2 Populating the raw data

From this point on, any command run will be performed in this text document, so you will get to read along as I make my decisions/mistakes.

I decided I will work using the read-only copies in Najib’s tree.

cd preprocessing
ln -s /fs/cbcb-lab/nelsayed/raw_data/speer/iprgc* .

I now have 129 symlinks in my preprocessing directory with one hole where a sample got changed and a couple new iprgc IDs due to the changes introduced by April’s reprocessing.

After staring at the screen for a moment, I decided to split these samples into subdirectories named after the sequencing year, thus:

mkdir 2019 2020 2022 2023

mv iprgc_0[1-8] 2019

mv iprgc_09 iprgc_1* iprgc_2* iprgc_3* iprgc_4* iprgc_5* iprgc_60 iprgc_61 2020

mv iprgc_6* iprgc_7* iprgc_8[0-4] 2022

mv iprgc* 2023

## haha I was a doofus and moved the 100s into 2020 directory because iprgc_1* matches 100+
mv 2020/iprgc_1[0-9][0-9] 2023

I am doing this because I am guessing there may be relevant differences in the various rounds of sequencing. In addition I am reasonably certain all the takara samples are in 2022 and 2023.

Ok, so now I should be able to comfortably process different sequencing platform data using for-loops without worrying too much about shenanigans.

I am therefore going to take a moment and peek in Theresa’s tree and see how the early samples were trimmed.

Looking in Theresa’s tree, I see that she likely kept my original trimmed data using cutadapt and also performed a trimomatic run. I took a momemt and see that I used cutadapt because the version of trimomatic at that time did not have the primers in it for this library type; but that has since been ameliorated. I therefore assume that I can comfortably trim with either trimomatic or fastp without problems. I will definitely need to use fastqc after trimming and make certain that none of the weirdo i3/i5(or whatever they are called) adapters remain.

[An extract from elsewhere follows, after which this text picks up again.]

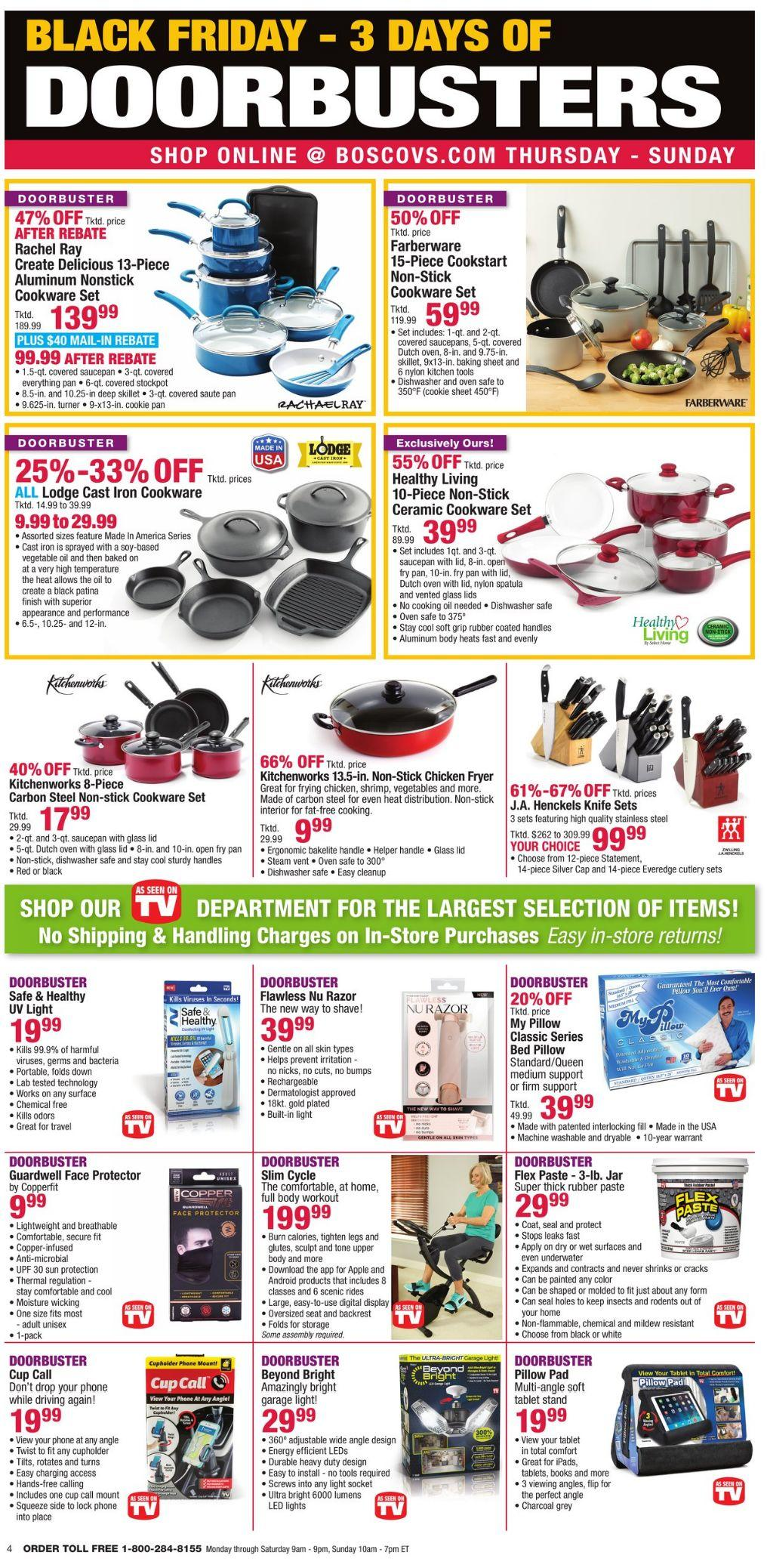Boscov's Black Friday 2020 Page 4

Oh, an important note: I only configured fastp recently in my pipeline and it defaults to trying to do a UMI extraction, which is inappropriate for these first samples. I need to remember to tell it not to do that for these. Also, I do not fully understand UMIs yet.

module add cyoa/202402
cd 2019
start=$(pwd)
for i in $(/bin/ls -d iprgc*); do
    echo "Starting $i"
    cd $i
    inputs=$(/bin/ls unprocessed/*.fastq.gz | tr '\n' ':' | sed 's/:$//g')
    echo "The inputs are: ${inputs}"
    cyoa --method trim --input "${inputs}" --jprefix 01
    cyoa --method fastp --input "${inputs}" --jprefix 01
    cd $start
done

Next steps, which will have to wait a few minutes: download a new musculus assembly and check that my trimming results look like Theresa’s.